Don’t just rely on what you read about the job, though. In your interview with the hiring manager, ask for the scope of your practice to determine whether it appeals to you or not. 

There are various policies in every state when it comes to the scope of work of a healthcare professional, so you may want to check that out, too.   

  1. Clinical Competency AdobeStock 174937901 scaled

Physicians working under locum tenens arrangements should be prepared to work and think fast. There should be no time wasted for long orientations and briefings because the hospital is likely in dire need of hands-on physicians who have ample experience in a specific specialization. This means it may not be a good choice for new doctors who have yet to earn more clinical experience.  

If you’re a seasoned doctor, this may work well for you.   

  1. Compensation  

Ideally, your payment rates, bonuses, overtime pay, and any expenses covered by the staffing agency are reflected in your contract. If you can wait until then, ask your agency about the rates verbally, while waiting for the contract to be drafted.    

Rates for a locum tenens healthcare worker is typically higher per day compared to the daily rate of permanent workers in the same medical facility. A locum tenens worker is an independent contractor and not an employee of a staffing agency. Hence, this professional is in charge of paying state and federal taxes on their own.    

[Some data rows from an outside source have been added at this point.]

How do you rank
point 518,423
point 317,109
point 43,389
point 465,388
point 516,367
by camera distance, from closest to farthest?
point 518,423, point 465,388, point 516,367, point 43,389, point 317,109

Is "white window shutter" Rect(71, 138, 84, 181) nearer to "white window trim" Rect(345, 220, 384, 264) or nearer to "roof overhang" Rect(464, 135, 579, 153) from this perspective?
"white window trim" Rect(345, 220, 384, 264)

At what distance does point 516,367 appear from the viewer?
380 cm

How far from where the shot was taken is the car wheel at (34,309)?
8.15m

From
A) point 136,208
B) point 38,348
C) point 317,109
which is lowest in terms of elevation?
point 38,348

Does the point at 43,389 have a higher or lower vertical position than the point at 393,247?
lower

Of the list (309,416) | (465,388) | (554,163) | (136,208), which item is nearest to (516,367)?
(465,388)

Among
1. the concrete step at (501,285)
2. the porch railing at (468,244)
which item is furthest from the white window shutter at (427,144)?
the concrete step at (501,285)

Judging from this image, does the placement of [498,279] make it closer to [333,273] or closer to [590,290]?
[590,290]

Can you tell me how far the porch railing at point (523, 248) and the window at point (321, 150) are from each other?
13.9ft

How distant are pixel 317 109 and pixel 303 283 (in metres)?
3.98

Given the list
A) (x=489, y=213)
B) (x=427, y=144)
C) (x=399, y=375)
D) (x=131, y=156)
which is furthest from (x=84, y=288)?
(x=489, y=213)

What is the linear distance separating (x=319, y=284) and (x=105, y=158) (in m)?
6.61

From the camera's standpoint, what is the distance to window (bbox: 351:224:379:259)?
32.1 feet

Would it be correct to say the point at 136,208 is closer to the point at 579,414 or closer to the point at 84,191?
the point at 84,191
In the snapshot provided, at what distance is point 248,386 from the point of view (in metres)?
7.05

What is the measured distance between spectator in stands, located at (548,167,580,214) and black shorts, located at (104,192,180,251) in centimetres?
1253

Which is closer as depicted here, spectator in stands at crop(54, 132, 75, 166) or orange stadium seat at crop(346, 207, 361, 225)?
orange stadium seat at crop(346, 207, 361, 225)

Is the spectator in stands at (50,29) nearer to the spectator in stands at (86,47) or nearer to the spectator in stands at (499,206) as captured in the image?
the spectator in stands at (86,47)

  1. Your Current Situation 

If you want to spend more time with your family, working part-time as a locum tenens physician may be a good option, especially if money isn’t an issue. Otherwise, if you’re single and want to build your career (and wealth) while you still can, get a part-time assignment on top of your permanent work.  

Final Thoughts  

Currently, an estimated 40,000 healthcare providers are working under locum tenens assignments in various states. With the insufficiencies not being addressed anytime soon, the demand for locus tenens workers is projected to rise.  

If you’re a medical professional thinking of getting a locum tenens gig, consider the factors discussed in this article so you can come up with a smart decision.